- **Data in this exercise**
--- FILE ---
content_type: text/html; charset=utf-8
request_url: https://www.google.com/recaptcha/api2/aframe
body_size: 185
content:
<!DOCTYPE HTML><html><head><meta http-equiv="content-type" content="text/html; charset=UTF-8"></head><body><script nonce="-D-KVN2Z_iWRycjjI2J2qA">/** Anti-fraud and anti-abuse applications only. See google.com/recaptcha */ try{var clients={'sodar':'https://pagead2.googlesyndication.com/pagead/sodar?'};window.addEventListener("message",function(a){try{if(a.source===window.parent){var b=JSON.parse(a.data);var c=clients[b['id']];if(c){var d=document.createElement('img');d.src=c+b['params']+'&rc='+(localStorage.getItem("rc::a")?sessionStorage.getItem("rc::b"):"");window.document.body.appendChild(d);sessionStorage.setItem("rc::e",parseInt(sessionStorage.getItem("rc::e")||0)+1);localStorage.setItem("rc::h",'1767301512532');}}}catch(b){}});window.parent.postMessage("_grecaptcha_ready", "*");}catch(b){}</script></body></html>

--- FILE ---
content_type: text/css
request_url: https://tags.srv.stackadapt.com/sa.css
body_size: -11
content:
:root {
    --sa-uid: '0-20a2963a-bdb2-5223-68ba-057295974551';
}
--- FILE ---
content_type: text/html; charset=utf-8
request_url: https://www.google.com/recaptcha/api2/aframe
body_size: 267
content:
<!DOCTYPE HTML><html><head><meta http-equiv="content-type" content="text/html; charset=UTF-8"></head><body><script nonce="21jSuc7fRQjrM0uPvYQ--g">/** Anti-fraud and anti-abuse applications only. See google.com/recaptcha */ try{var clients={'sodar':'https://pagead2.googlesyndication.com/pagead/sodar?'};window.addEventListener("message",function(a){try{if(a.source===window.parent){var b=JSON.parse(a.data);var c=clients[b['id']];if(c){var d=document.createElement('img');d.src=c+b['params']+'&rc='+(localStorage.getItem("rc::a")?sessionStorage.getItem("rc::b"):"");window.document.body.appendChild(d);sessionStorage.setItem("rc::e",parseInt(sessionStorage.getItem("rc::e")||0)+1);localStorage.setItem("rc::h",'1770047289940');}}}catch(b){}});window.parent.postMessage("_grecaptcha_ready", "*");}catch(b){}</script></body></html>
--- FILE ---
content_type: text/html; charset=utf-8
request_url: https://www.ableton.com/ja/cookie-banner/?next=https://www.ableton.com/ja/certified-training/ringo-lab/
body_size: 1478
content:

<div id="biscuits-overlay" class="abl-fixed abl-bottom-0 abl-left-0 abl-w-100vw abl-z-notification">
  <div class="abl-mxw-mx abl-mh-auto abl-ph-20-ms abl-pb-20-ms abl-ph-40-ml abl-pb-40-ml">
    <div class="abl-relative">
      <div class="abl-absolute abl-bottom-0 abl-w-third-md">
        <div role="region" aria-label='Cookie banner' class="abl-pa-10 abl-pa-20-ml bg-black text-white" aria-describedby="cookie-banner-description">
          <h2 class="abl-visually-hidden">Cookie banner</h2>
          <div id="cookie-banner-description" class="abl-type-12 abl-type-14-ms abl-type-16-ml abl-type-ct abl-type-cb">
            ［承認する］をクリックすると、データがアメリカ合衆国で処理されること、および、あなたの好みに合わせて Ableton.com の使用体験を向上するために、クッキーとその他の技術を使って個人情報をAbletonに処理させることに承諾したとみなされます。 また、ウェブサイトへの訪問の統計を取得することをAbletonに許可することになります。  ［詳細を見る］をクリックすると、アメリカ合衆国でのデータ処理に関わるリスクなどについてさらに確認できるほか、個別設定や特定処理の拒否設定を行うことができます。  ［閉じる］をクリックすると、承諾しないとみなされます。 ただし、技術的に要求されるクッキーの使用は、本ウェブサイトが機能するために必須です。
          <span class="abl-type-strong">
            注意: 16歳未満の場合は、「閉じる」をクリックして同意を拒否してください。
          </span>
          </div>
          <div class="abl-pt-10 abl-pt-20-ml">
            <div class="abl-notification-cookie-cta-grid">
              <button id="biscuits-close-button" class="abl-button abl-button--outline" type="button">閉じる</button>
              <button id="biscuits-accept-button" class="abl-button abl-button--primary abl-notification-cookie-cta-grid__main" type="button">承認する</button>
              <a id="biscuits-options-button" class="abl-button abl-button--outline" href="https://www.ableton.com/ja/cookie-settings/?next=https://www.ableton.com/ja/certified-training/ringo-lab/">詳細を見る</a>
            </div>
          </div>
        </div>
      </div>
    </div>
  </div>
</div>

- **What to produce**
The answer must be the complete set of entries, retyped exactly.

- **Answer to this task**
--- FILE ---
content_type: text/html; charset=utf-8
request_url: https://www.google.com/recaptcha/api2/aframe
body_size: 185
content:
<!DOCTYPE HTML><html><head><meta http-equiv="content-type" content="text/html; charset=UTF-8"></head><body><script nonce="-D-KVN2Z_iWRycjjI2J2qA">/** Anti-fraud and anti-abuse applications only. See google.com/recaptcha */ try{var clients={'sodar':'https://pagead2.googlesyndication.com/pagead/sodar?'};window.addEventListener("message",function(a){try{if(a.source===window.parent){var b=JSON.parse(a.data);var c=clients[b['id']];if(c){var d=document.createElement('img');d.src=c+b['params']+'&rc='+(localStorage.getItem("rc::a")?sessionStorage.getItem("rc::b"):"");window.document.body.appendChild(d);sessionStorage.setItem("rc::e",parseInt(sessionStorage.getItem("rc::e")||0)+1);localStorage.setItem("rc::h",'1767301512532');}}}catch(b){}});window.parent.postMessage("_grecaptcha_ready", "*");}catch(b){}</script></body></html>

--- FILE ---
content_type: text/css
request_url: https://tags.srv.stackadapt.com/sa.css
body_size: -11
content:
:root {
    --sa-uid: '0-20a2963a-bdb2-5223-68ba-057295974551';
}
--- FILE ---
content_type: text/html; charset=utf-8
request_url: https://www.google.com/recaptcha/api2/aframe
body_size: 267
content:
<!DOCTYPE HTML><html><head><meta http-equiv="content-type" content="text/html; charset=UTF-8"></head><body><script nonce="21jSuc7fRQjrM0uPvYQ--g">/** Anti-fraud and anti-abuse applications only. See google.com/recaptcha */ try{var clients={'sodar':'https://pagead2.googlesyndication.com/pagead/sodar?'};window.addEventListener("message",function(a){try{if(a.source===window.parent){var b=JSON.parse(a.data);var c=clients[b['id']];if(c){var d=document.createElement('img');d.src=c+b['params']+'&rc='+(localStorage.getItem("rc::a")?sessionStorage.getItem("rc::b"):"");window.document.body.appendChild(d);sessionStorage.setItem("rc::e",parseInt(sessionStorage.getItem("rc::e")||0)+1);localStorage.setItem("rc::h",'1770047289940');}}}catch(b){}});window.parent.postMessage("_grecaptcha_ready", "*");}catch(b){}</script></body></html>
--- FILE ---
content_type: text/html; charset=utf-8
request_url: https://www.ableton.com/ja/cookie-banner/?next=https://www.ableton.com/ja/certified-training/ringo-lab/
body_size: 1478
content:

<div id="biscuits-overlay" class="abl-fixed abl-bottom-0 abl-left-0 abl-w-100vw abl-z-notification">
  <div class="abl-mxw-mx abl-mh-auto abl-ph-20-ms abl-pb-20-ms abl-ph-40-ml abl-pb-40-ml">
    <div class="abl-relative">
      <div class="abl-absolute abl-bottom-0 abl-w-third-md">
        <div role="region" aria-label='Cookie banner' class="abl-pa-10 abl-pa-20-ml bg-black text-white" aria-describedby="cookie-banner-description">
          <h2 class="abl-visually-hidden">Cookie banner</h2>
          <div id="cookie-banner-description" class="abl-type-12 abl-type-14-ms abl-type-16-ml abl-type-ct abl-type-cb">
            ［承認する］をクリックすると、データがアメリカ合衆国で処理されること、および、あなたの好みに合わせて Ableton.com の使用体験を向上するために、クッキーとその他の技術を使って個人情報をAbletonに処理させることに承諾したとみなされます。 また、ウェブサイトへの訪問の統計を取得することをAbletonに許可することになります。  ［詳細を見る］をクリックすると、アメリカ合衆国でのデータ処理に関わるリスクなどについてさらに確認できるほか、個別設定や特定処理の拒否設定を行うことができます。  ［閉じる］をクリックすると、承諾しないとみなされます。 ただし、技術的に要求されるクッキーの使用は、本ウェブサイトが機能するために必須です。
          <span class="abl-type-strong">
            注意: 16歳未満の場合は、「閉じる」をクリックして同意を拒否してください。
          </span>
          </div>
          <div class="abl-pt-10 abl-pt-20-ml">
            <div class="abl-notification-cookie-cta-grid">
              <button id="biscuits-close-button" class="abl-button abl-button--outline" type="button">閉じる</button>
              <button id="biscuits-accept-button" class="abl-button abl-button--primary abl-notification-cookie-cta-grid__main" type="button">承認する</button>
              <a id="biscuits-options-button" class="abl-button abl-button--outline" href="https://www.ableton.com/ja/cookie-settings/?next=https://www.ableton.com/ja/certified-training/ringo-lab/">詳細を見る</a>
            </div>
          </div>
        </div>
      </div>
    </div>
  </div>
</div>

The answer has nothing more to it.